APPLY WHAT YOU READ:
(a) Print the part of the carving-kit thread that starts with "Buck Bros (Ace" and goes on through "to starting ,(fair).".
(b) Name every kind of wood that the first post of the carving-kit thread says is on hand.
(c) Go on with the carving-kit thread from the point where it stops.

EXCERPTED TEXT:
[Start of Attachment]

# Starter carving kit



## BryanSchamber (Feb 17, 2009)

I recently went to a gathering with my sons cub scouts and there was a guy that had carved bowls,spoons, and other utensils. Thought it was real cool. I was wondering if anyone could recommend some basic set to get started. Have access to a lot of good wood. Been cutting for firewood,but it would be nice to try this out. I've got a bunch of red oak,white oak,black cherry,hickory , and walnut. Any advice would greatly be appreciated. Bryan


----------



## qweesdraw (Feb 18, 2009)

My wife bought me a set of (ramelson) carving tools(online) for Xmas a couple of years back. (they hold an edge NICE) about $60 for 6 MADE IN USA!
I like them (hand carving)
Buck Bros (Ace hardware) About $35 (5)These are larger not good for detail.
Fair 
Harbor freight has a set of about 12 for about $5,(WEEFOOYOO) you will need to sharpen them prior to starting ,(fair).

[End of Attachment]

RECORDED DATA:
[Start of Attachment]

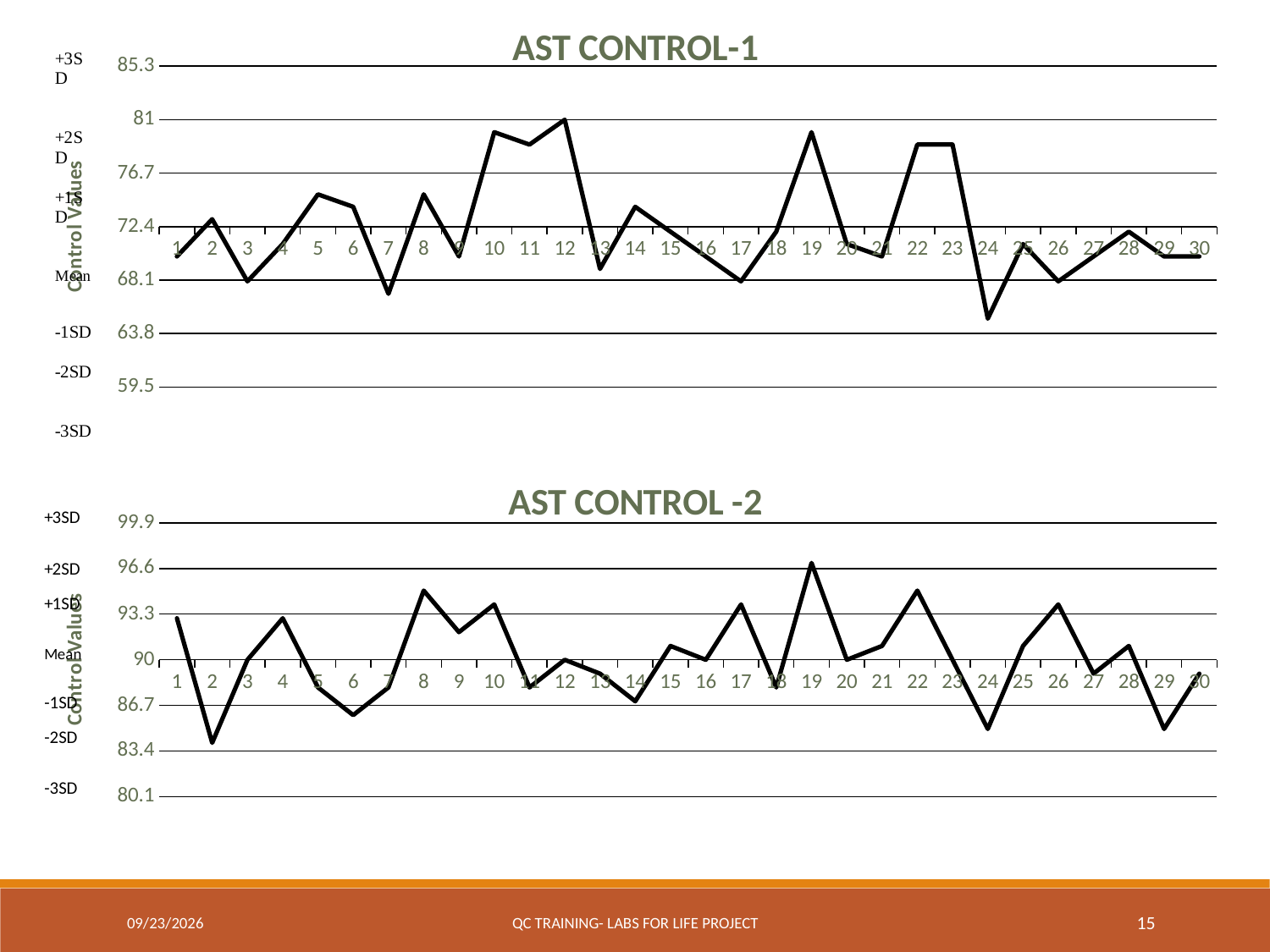
What is the y-axis label on the AST CONTROL -2 chart? Control Values What type of chart is the AST CONTROL-1 chart? line chart How many data points are plotted on the AST CONTROL -2 chart? 30 On the AST CONTROL-1 chart, is the value at point 19 greater or less than 76.7? greater On the AST CONTROL-1 chart, which point number has the highest value? 12 On the AST CONTROL-1 chart, is the value at point 24 greater or less than 68.1? less On the AST CONTROL-1 chart, which point number has the lowest value? 24 How many data points are plotted on the AST CONTROL-1 chart? 30 On the AST CONTROL-1 chart, which is larger, the value at point 12 or the value at point 24? point 12 On the AST CONTROL -2 chart, which point number has the highest value? 19 On the AST CONTROL -2 chart, is the value at point 2 greater or less than 86.7? less On the AST CONTROL -2 chart, which point number has the lowest value? 2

[End of Attachment]

RESPONSES TO THE EXERCISE:
(a)
Buck Bros (Ace hardware) About $35 (5)These are larger not good for detail.
Fair 
Harbor freight has a set of about 12 for about $5,(WEEFOOYOO) you will need to sharpen them prior to starting ,(fair).

(b) red oak, white oak, black cherry, hickory, walnut

(c)
X-ato makes a small kit for about $30 local hobby shop/hardware store.
Very nice and you can buy new blades for a fair price.(highly recommend).
Or snap a spent chainsaw file in a vise grind on the grinder!,make one your self.
SHARP if the key!!!!
I would start them out with (softwood),bass or cottonwood bark.(and alot of glue) for rookies.cottonwood bark is a fave of mine.,wind spirits,santa's are easy to carve.
Kevlar gloves ARE A MUST!!! For rookies!!!!!!!!! I use them too.
I would give the start with (softwood),prior to the hard stuff.
Mark
P.S. Handcarving is an ART!,If you wan't cottonwood bark (pay the shipping)
Free for what i have.
Anytime a kid gets off the TV or a puter and uses their hands is good!


----------



## carvinmark (Feb 18, 2009)

qweesdraw said:


> My wife bought me a set of (ramelson) carving tools(online) for Xmas a couple of years back. (they hold an edge NICE) about $60 for 6 MADE IN USA!
> I like them (hand carving)
> Buck Bros (Ace hardware) About $35 (5)These are larger not good for detail.
> Fair
> ...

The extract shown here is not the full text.